Elisha came to Bristol from Blockley in the Cotswolds, where his father ran a grocer’s shop. He set up in business to supply boxes and wrapping paper to retailers. He hit upon the idea of supplying ready-made paper bags, which he made by hand at his shop, printed with the name of the shopkeeper and a stock design. The shopkeeper could choose from a range of over 500 images of an amazing variety of subjects.
The business was very successful, but it became difficult to keep up with demand. In 1860 he installed a machine to make the simpler designs of bag but complex ones had to be made by hand. This was very time consuming, so when he saw a machine in America in 1874 that could do this, Elisha bought the rights to make them in the UK.
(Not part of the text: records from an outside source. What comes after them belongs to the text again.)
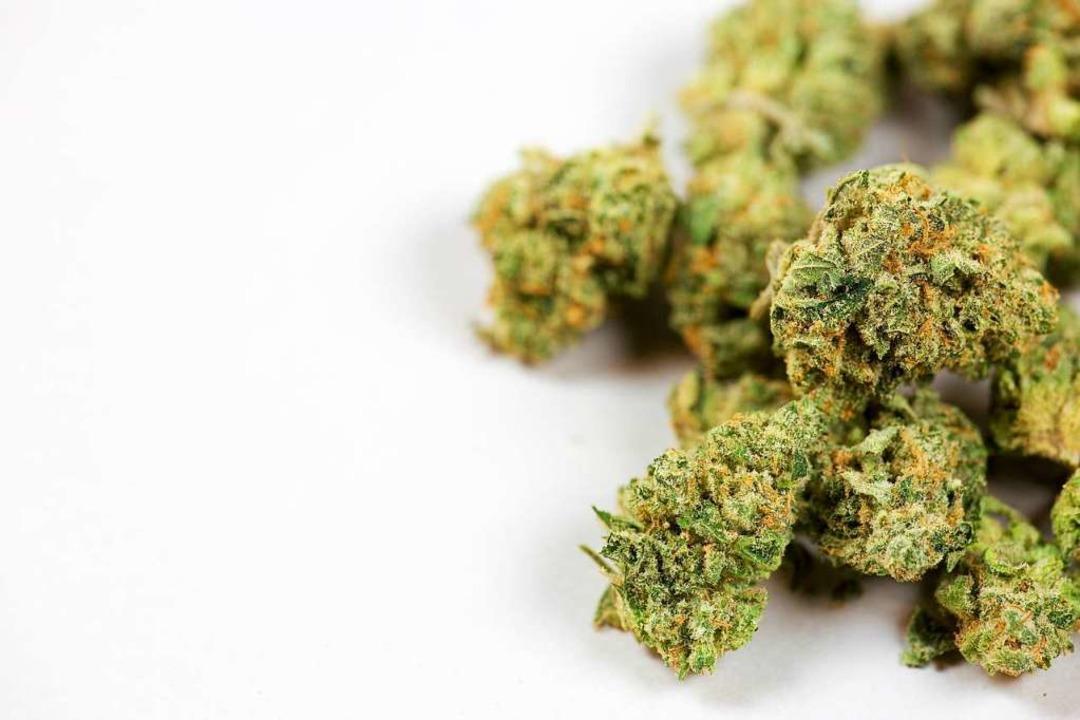 Die angeklagte wurde mit zwei Kilo Marihuana erwischt (Symbolbild).  | Foto: pattersonic - stock.adobe.com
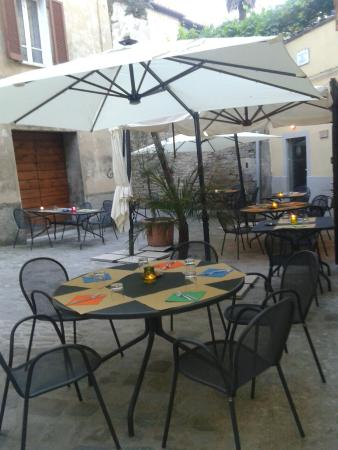 Ristorante Vineria Del Vasaio: Outdoor d'estate
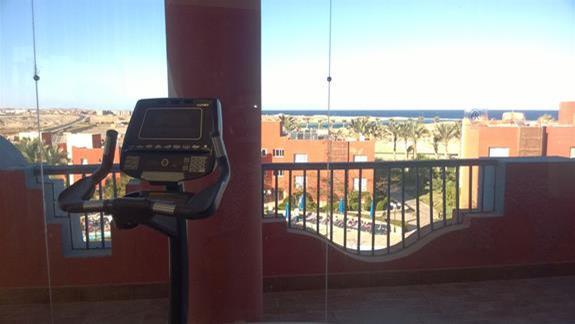 Silownia z widokiem na morze w hotelu Aurora Oriental Bay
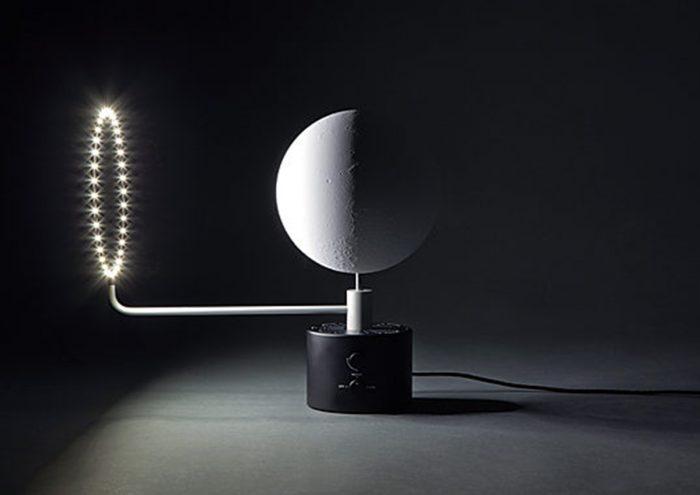 自宅で月面探索はいかが?細部までこだわった美しい月球儀「ムーンランプ MOON+SUN」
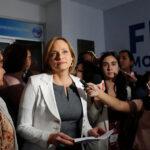 Chile: Carolina Goic renuncia a presidencia de DC y apoya a Guillier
The bag machine had been designed by Margaret 'Mattie' Knight. Born in 1838, Mattie worked from the age of nine in a textile factory. She later worked at a paper-bag factory, and designed a machine for making satchel bags (like the bags that flour and sugar come in) in her spare time, which she patented in 1871. She had to go to court to reclaim her design when a man stole it and tried to patent it first, on the grounds that a woman could not invent a machine like this! She later set up her own paper bag company in Hartford, Connecticut, and patented lots of other inventions. She died in 1914.
Elisha arranged for a Bristol engineering company to start to make the machines for Robinson's to use. In production, the machines made more than 30 times as many bags as a hand-maker. Combined with machines to make other types of bag, Robinson's became one of the biggest paper bag makers in the UK, with large factories in Redcliffe Street, Bedminster and Fishponds. Hundreds of Bristol people worked as ‘bag tacklers’ in their factories.
Robinson's also made boxes, account books and calendars and carried out colour printing. In later years they added waxed paper and plastic packaging products to their range. They merged with the John Dickinson in 1966 to form DRG, one of the biggest stationery and packaging groups in the world. The group was split up in 1989.
Robinson's machines were made by two major Bristol engineering companies, Strachan & Henshaw and Beasley French & Co. Another company, Woolley Bros, made small machines for special bags. All of them made major improvements to the design of their machines over the years and led the field. These companies struggled as the market for bags was overtaken by polythene.
Bristol people are still involved with making paper bags. AP Burt at Portishead produces over 6 million bags a day for the food and general retail sector. This includes over 1 million paper bags per week for Kentucky Fried Chicken made on Bristol-made paper-bag machines.